Kiedy ropa będzie tańsza?
Bierność krajów OPEC skłoniła USA do przyjęcia nieco innej strategii, aby zyskać sojuszników przed grudniowym spotkaniem w sprawie polityki wydobycia ropy. Wobec decyzji krajów OPEC, administracja Bidena zwróciła się w kierunki Azji. Wysunięto oficjalną prośbę skierowaną do Chin, Indii, Japonii oraz Korei Południowej o wspólne uwolnienie zapasów, aby zapanować nad podażą ropy na rynku i pośrednio wpłynąć na jej cenę. Zaangażowane kraje oraz USA należą do piątki największych importerów ropy a świecie. Zdecydowane posunięcie może być sygnałem do zmiany trendu wzrostowego, jeśli chodzi o ceny ropy. Jeśli zapasy rzeczywiście zostaną wypuszczone na rynek, można spodziewać się spadku ceny w perspektywie krótkoterminowej. Z pewnością odbije się to również negatywnie na przychodach OPEC+.
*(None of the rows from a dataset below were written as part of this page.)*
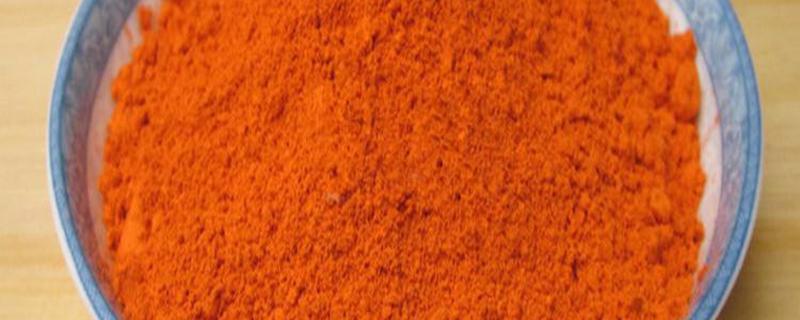 黄丹的功效与作用（黄芪的功效与作用）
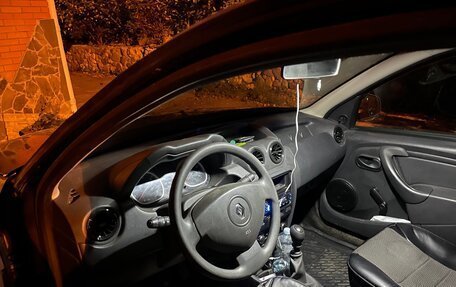 Renault Duster I рестайлинг, 2014 год, 700 000 рублей, 7 фотография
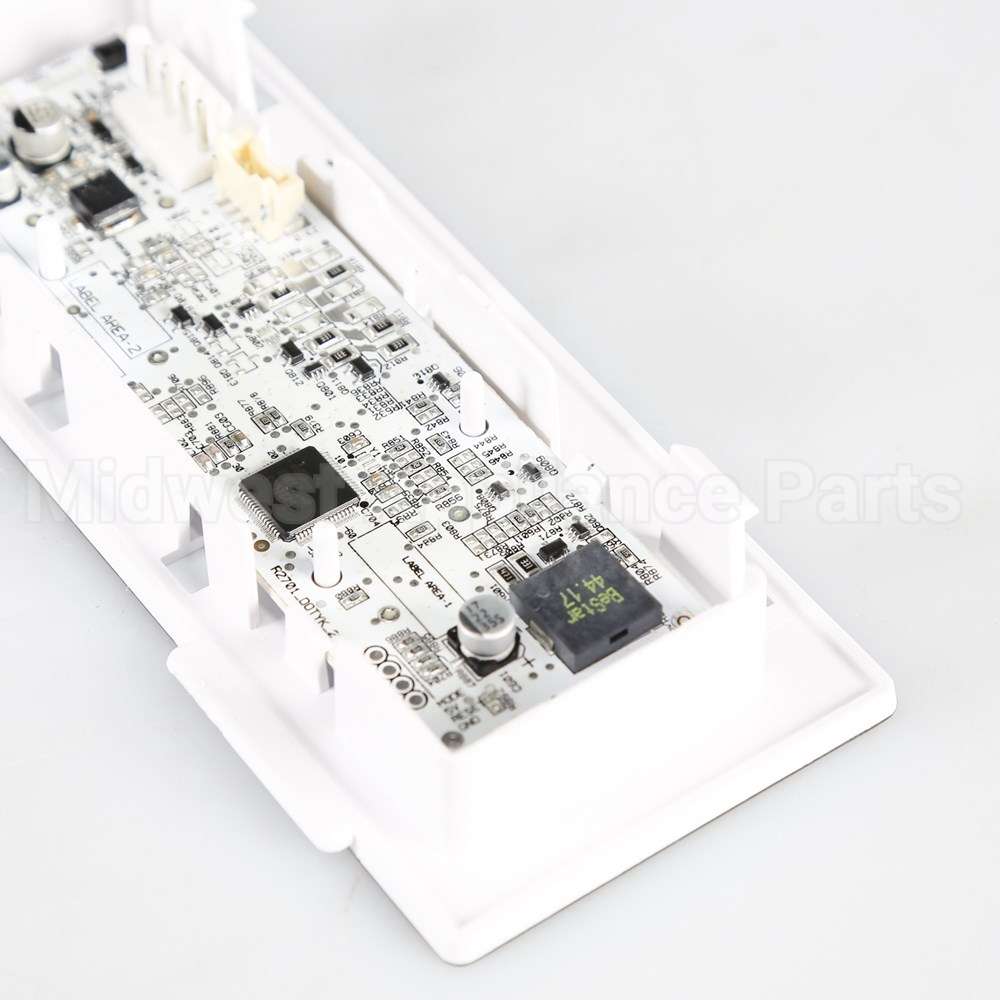WPW10677118 Whirlpool Cntrl-Elec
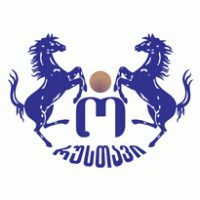 FC Olimpi Rustavi Logo PNG Vector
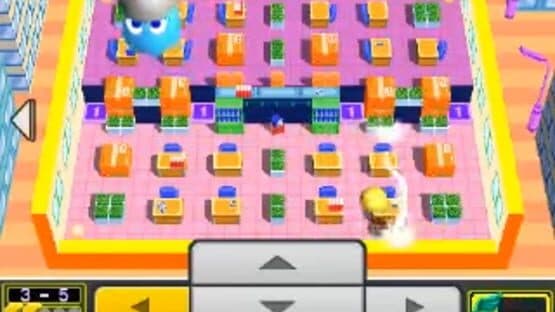 Pac-Man Remix — screenshot 3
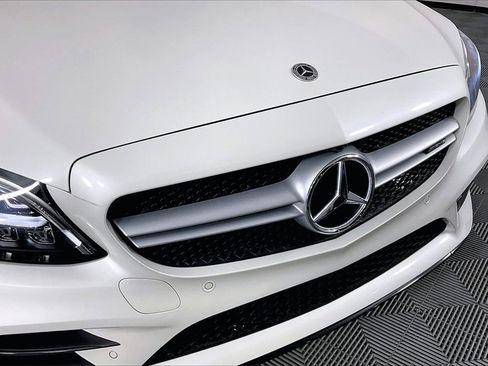 Certified 2023 Mercedes-Benz C 43 AMG 4MATIC Cabriolet image 22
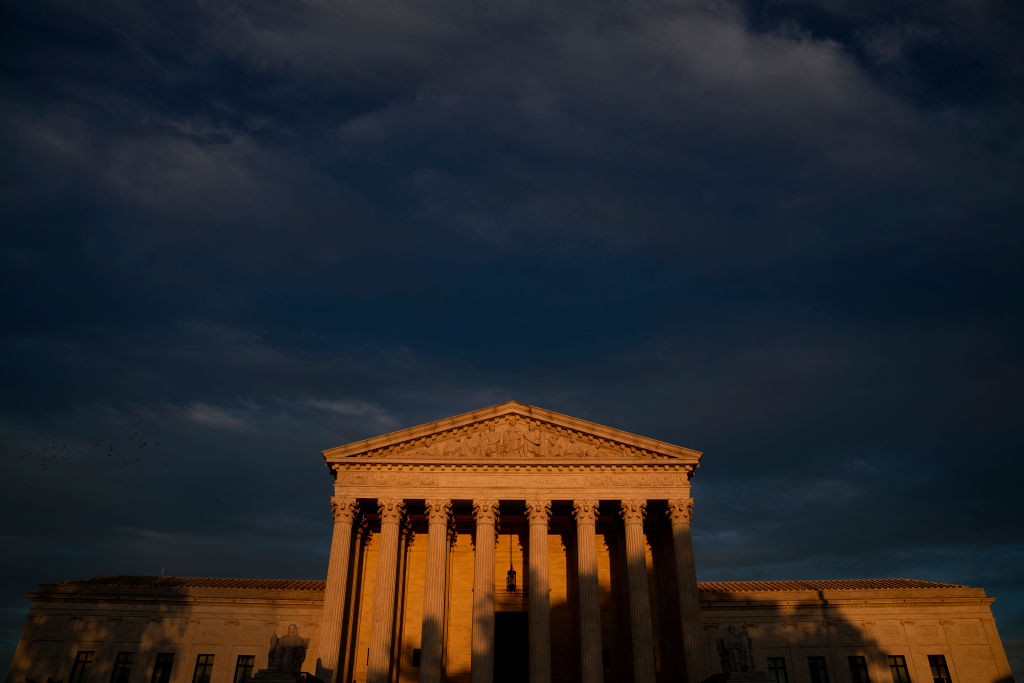Supreme Court.
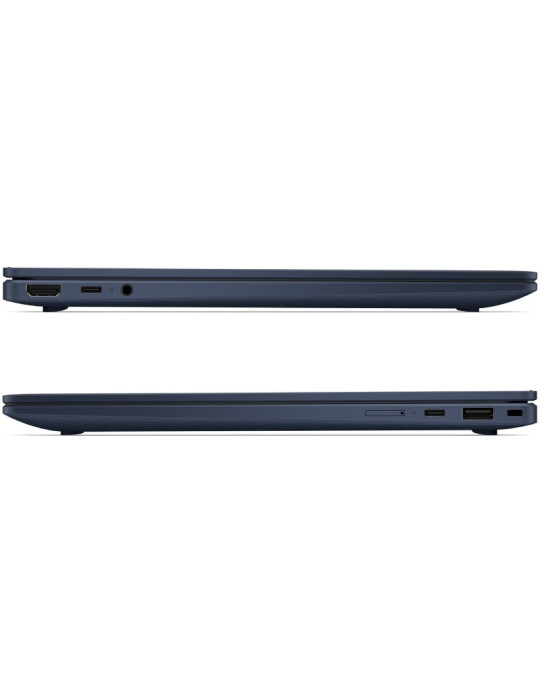 Portátil HP EliteBook X G2q DE6Z0ET Qualcomm Snapdragon X2 Plus X2P-42-100/ 32GB/ 1TB SSD/ 14"/ Win11 Pro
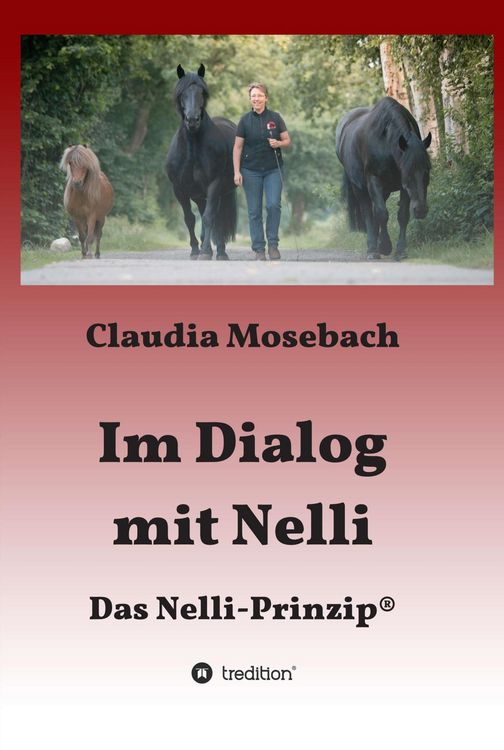 Produktbild: Im Dialog mit Nelli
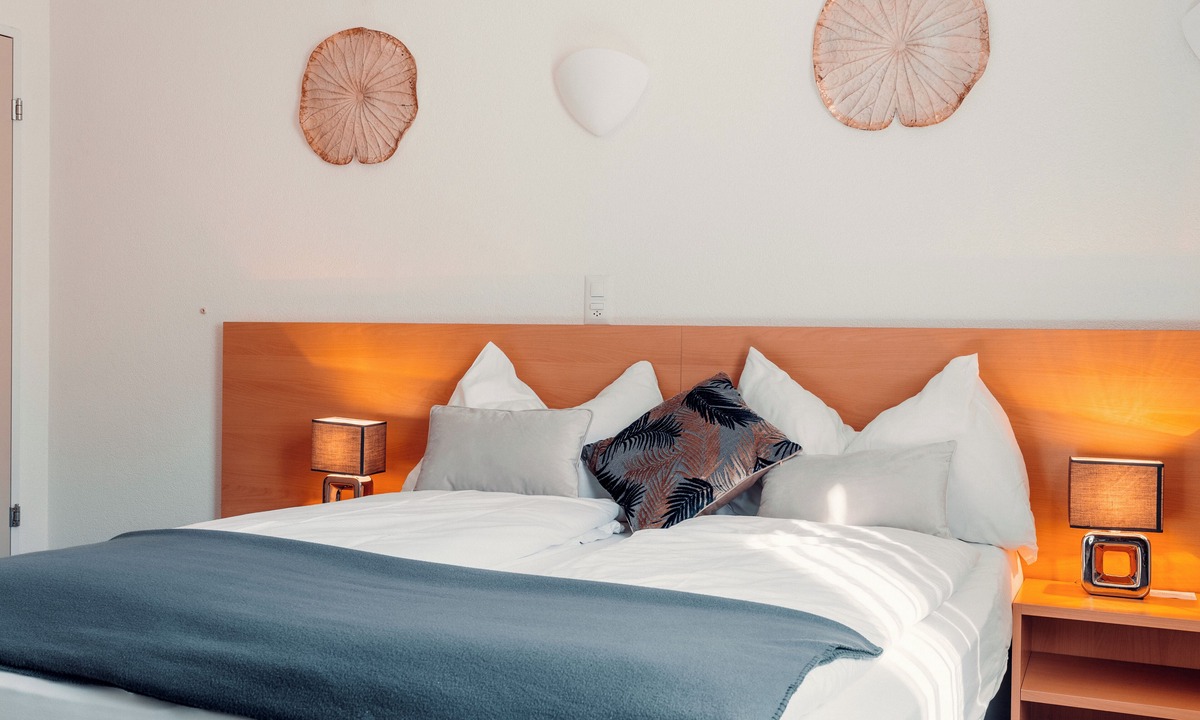 Luterbach Hotel | Hotel Rössli Luterbach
Wykres 1. Ceny ropy naftowej na przestrzeni ostatniego roku (USD/1 baryłka)
Źródło: Trading Economics
Kraje OPEC vs USA
Jak mówi Kevin Book, analityk z grupy badawczej ClearView Energy Partners:
Strategia w tym przypadku wydaje się nie tylko odpowiedzią na odrzucenie prezydenckich próśb, ale także umyślną groźbą.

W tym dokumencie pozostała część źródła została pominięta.